D. – Senti che lui è un gesuita?
R. – Direi proprio di sì, per la sua sobrietà, la semplicità, il modo molto concreto di porsi, di stare con noi … Ho avuto, in alcuni momenti, proprio l’impressione di condividere qualcosa con un confratello, con un fratello maggiore.
D. – Stamani nell’omelia ha parlato di Pietro Favre…
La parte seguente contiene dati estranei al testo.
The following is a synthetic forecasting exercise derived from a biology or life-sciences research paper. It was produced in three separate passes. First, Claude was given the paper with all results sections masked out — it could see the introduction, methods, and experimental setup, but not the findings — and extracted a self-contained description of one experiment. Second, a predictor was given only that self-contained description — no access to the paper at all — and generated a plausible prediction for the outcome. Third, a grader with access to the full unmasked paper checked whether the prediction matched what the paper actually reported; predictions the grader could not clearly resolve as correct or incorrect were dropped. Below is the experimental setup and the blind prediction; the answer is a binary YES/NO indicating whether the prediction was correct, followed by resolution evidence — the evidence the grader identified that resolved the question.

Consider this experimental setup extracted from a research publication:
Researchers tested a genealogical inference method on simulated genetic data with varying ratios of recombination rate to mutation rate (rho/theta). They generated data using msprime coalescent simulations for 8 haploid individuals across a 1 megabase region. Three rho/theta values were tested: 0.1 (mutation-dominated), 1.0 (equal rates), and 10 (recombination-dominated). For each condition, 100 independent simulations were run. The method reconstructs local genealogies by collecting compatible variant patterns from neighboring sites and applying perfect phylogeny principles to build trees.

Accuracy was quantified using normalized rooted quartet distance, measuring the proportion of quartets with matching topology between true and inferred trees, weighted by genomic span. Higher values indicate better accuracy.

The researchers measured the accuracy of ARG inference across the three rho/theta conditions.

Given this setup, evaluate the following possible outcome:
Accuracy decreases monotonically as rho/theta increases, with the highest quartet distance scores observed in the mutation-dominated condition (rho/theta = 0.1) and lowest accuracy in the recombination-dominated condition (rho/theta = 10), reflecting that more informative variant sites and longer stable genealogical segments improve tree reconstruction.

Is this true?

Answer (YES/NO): YES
R. – Ha ricordato la figura di San Pietro Favre, decisiva nel cammino della prima Compagnia. Ha fatto riferimento allo stile di San Pietro Favre che era uno stile di vicinanza ma anche di discernimento, dicendo che avrebbe potuto scegliere di chiudersi in fondamentalismi, in idee chiare, senza correre alcun rischio e invece – nel più autentico spirito di Sant’Ignazio – San Pietro Favre ha scelto di stare con la gente, di stare con chi era lontano e di farlo secondo uno spirito di discernimento.
D. – E’ stato un momento intenso?
R. – E’ stato bellissimo. È stato un momento toccante, una celebrazione estremamente sobria, semplice, senza grandi cerimonie. Personalmente, alla fine, quando l’ho salutato, gli ho chiesto di poterlo abbracciare, allora lui mi ha stretto forte, forte a sé e mi ha detto: “Questo sì che è un abbraccio da veri uomini”. Poi, mi ha mostrato come invece, una volta, a lui era stato insegnato ad abbracciare i confratelli, con una certa distanza. Mi ha detto: “Questo non va bene. Mi è piaciuto di più il tuo abbraccio”.